OBJECTIFS:
A – D'après l'extrait sur le Canard enchaîné, en quelle année le journal a-t-il été créé ?
B – Présentez sous forme de liste numérotée les lignes des enregistrements, en commençant par la ligne contenant « What distance would » et en allant jusqu'à la fin des enregistrements inclusivement. Omettez les lignes vides.

EXTRAIT:
-*-
Le Canard enchaîné a sa biographie. Un pavé de plus de 700 pages (1), passionnant, qui retrace les 85 ans d’histoire du journal, de la feuille destinée aux «poilus» de la Grande Guerre à l’influent hebdomadaire d’aujourd’hui. Créé en 1915 par Maurice Maréchal et Henri-Paul Deyvaux Gassier, deux journalistes d’extrême gauche qui entendaient lutter contre la censure et le «bourrage de crâne» alors en vigueur, le Canard s’est orienté depuis le début des années 60 vers la révélation des affaires politico-financières, sans perdre de vue sa vocation humoristique. Auteur de ce Canard enchaîné ou les fortunes de la vertu, qui lui a demandé cinq ans d’enquête, l’historien Laurent Martin, 33 ans, estime que «trois journaux différents coexistent dans le cadre étroit de huit pages grand format: un journal d’information (lui-même partagé entre culture et politique), un journal d’opinion et un journal satirique». Entretien.
-*-
DONNÉES AFFICHÉES:
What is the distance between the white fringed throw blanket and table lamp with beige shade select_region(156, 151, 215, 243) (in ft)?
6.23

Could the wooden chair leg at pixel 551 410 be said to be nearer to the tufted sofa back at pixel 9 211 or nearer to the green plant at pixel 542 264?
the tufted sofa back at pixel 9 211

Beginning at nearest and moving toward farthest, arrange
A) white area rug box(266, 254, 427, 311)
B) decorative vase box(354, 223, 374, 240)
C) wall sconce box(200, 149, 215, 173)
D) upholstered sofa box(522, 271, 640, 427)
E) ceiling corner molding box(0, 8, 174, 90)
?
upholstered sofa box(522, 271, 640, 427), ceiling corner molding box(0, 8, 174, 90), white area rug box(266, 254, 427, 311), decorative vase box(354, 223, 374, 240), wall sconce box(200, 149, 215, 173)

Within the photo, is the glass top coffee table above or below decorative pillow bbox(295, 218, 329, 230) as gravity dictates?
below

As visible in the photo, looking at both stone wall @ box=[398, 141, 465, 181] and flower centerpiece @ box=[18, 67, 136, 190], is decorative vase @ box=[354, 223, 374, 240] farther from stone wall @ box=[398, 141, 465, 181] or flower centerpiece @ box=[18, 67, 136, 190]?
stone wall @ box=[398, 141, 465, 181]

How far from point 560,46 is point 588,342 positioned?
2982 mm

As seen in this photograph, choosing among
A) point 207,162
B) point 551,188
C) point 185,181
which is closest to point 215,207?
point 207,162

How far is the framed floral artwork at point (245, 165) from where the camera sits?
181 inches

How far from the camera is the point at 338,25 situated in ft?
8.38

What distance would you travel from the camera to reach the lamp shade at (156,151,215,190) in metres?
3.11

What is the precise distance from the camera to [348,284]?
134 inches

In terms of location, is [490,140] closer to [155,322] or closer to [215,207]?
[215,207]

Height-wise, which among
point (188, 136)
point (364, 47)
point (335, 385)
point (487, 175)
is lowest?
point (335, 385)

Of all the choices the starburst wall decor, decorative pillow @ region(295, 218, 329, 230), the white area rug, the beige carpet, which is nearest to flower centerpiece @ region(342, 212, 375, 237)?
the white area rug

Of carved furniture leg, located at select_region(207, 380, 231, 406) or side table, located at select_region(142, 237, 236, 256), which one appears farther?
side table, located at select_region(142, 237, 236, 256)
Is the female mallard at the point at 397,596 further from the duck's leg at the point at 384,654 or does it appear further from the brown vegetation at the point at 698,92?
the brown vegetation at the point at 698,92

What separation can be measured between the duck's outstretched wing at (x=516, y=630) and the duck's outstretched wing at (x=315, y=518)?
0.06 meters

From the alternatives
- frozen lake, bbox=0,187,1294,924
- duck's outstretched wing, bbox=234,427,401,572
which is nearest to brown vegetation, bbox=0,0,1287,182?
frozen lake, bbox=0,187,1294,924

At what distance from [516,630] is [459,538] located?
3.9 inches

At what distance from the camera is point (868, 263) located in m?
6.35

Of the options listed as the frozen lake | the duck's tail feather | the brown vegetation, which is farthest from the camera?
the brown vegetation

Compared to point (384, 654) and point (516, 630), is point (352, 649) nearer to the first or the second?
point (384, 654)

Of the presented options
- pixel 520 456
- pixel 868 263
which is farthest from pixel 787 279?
-*-
RÉPONSES PAR TÂCHE:
A – En 1915.

B –
1. What distance would you travel from the camera to reach the lamp shade at (156,151,215,190) in metres?
2. 3.11
3. What is the precise distance from the camera to [348,284]?
4. 134 inches
5. In terms of location, is [490,140] closer to [155,322] or closer to [215,207]?
6. [215,207]
7. Height-wise, which among
8. point (188, 136)
9. point (364, 47)
10. point (335, 385)
11. point (487, 175)
12. is lowest?
13. point (335, 385)
14. Of all the choices the starburst wall decor, decorative pillow @ region(295, 218, 329, 230), the white area rug, the beige carpet, which is nearest to flower centerpiece @ region(342, 212, 375, 237)?
15. the white area rug
16. Of carved furniture leg, located at select_region(207, 380, 231, 406) or side table, located at select_region(142, 237, 236, 256), which one appears farther?
17. side table, located at select_region(142, 237, 236, 256)
18. Is the female mallard at the point at 397,596 further from the duck's leg at the point at 384,654 or does it appear further from the brown vegetation at the point at 698,92?
19. the brown vegetation at the point at 698,92
20. What separation can be measured between the duck's outstretched wing at (x=516, y=630) and the duck's outstretched wing at (x=315, y=518)?
21. 0.06 meters
22. From the alternatives
23. - frozen lake, bbox=0,187,1294,924
24. - duck's outstretched wing, bbox=234,427,401,572
25. which is nearest to brown vegetation, bbox=0,0,1287,182?
26. frozen lake, bbox=0,187,1294,924
27. At what distance from [516,630] is [459,538] located?
28. 3.9 inches
29. At what distance from the camera is point (868, 263) located in m?
30. 6.35
31. Of the options listed as the frozen lake | the duck's tail feather | the brown vegetation, which is farthest from the camera?
32. the brown vegetation
33. Compared to point (384, 654) and point (516, 630), is point (352, 649) nearer to the first or the second?
34. point (384, 654)
35. Of the presented options
36. - pixel 520 456
37. - pixel 868 263
38. which is farthest from pixel 787 279?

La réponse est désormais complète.